Timeline of individual patients’ response to prior treatment and to CART19/20 cell therapy. The disease indication and dose of CART19/20 cells received are also indicated for each patient. Light green box for patient 009 post CAR-T cell infusion denotes time between the last CR confirmed by PET scan and the time of patient death. The patient had no detectible lymphoma based on IHC analysis performed on bone-marrow biopsy shortly before death due to grade-5 hypocellular marrow. MCL, mantle-cell lymphoma; FL, follicular lymphoma; PMBCL, primary mediastinal B-cell lymphoma; DLBCL, diffuse large B-cell lymphoma; tFL, transformed follicular lymphoma; HGBCL dh, high-grade B-cell lymphoma double-hit.

Fig. 4.. CART19/20 cell therapy is highly effective in treating relapsed/refractory non-Hodgkin lymphomas.

(A) Representative PET scans of patients treated with CART19/20. (B) Overall survival and progression-free survival curves from the time of CART19/20 cell infusion. (C) PET scan obtained at screening for Patient 003, indicating pulmonary involvement of PMBCL. (D) Immunohistochemistry (IHC) analysis of Patient 003 tissue biopsies; original magnification x160. Supraclavicular lymph node biopsy obtained at screening and bone-marrow biopsy obtained 14 days post CART19/20 infusion were analyzed by IHC. Results reveal rapid emergence of a CD19⁻CD20⁻BCL6⁻cMYC⁻ tumor population within 14 days of CART19/20 treatment.

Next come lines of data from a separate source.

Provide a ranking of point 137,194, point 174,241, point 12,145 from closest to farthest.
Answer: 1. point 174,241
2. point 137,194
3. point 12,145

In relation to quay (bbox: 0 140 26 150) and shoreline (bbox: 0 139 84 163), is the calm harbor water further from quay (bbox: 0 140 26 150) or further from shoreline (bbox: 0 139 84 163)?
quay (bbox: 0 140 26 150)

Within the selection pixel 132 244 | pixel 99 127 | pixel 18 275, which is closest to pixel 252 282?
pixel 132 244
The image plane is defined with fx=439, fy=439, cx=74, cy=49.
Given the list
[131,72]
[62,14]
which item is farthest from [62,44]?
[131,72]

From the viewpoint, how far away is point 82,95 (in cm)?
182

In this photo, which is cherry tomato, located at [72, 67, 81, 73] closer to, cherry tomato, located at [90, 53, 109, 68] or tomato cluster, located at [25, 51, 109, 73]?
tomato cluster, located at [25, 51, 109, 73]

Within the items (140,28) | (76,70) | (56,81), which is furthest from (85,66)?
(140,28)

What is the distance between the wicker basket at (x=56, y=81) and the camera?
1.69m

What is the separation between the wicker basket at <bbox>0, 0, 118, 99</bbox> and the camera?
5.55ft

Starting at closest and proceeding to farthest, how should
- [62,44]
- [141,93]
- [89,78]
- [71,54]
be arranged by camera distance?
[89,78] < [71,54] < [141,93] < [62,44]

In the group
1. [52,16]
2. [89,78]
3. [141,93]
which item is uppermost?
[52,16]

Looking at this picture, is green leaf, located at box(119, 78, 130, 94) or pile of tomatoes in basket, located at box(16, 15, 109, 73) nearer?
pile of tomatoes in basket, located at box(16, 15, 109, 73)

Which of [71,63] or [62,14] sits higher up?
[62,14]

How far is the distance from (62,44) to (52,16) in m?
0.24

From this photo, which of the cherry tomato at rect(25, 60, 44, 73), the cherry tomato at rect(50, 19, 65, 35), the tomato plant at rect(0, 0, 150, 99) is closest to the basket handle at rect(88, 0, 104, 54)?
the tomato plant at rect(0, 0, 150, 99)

Fig. 5.. CART19/20 cells exhibit sustained persistence and efficacy with strong safety.

(A) Flow cytometry analysis on peripheral blood samples collected from Patient 004 at screening as well as 7- and 14-days post CART19/20 infusion. CD19 and CD20 surface staining results indicate the presence of CD20⁺CD19^dim/– cells in Patient 004 prior to CART19/20 cell treatment. (B) PET scans of Patient 004 at the time of relapse and at 60 days post second dose of CART19/20 cells. (C) Presence of CAR transgene as quantified by droplet digital PCR. The psi signal integrated through lentiviral transduction was quantified. Inset shows zoomed-in data from the first 30 days post CART19/20 infusion. (D) Presence of CAR-expressing T cells among peripheral blood mononuclear cells (PBMCs) as quantified by flow cytometry. (E) Presence of CD19⁺ and/or CD20⁺ cells among lymphocytes as quantified by flow cytometry. A 3% line is shown to denote threshold for B-cell aplasia. (F) Serum cytokine levels as qualified by Luminex multiplex assay.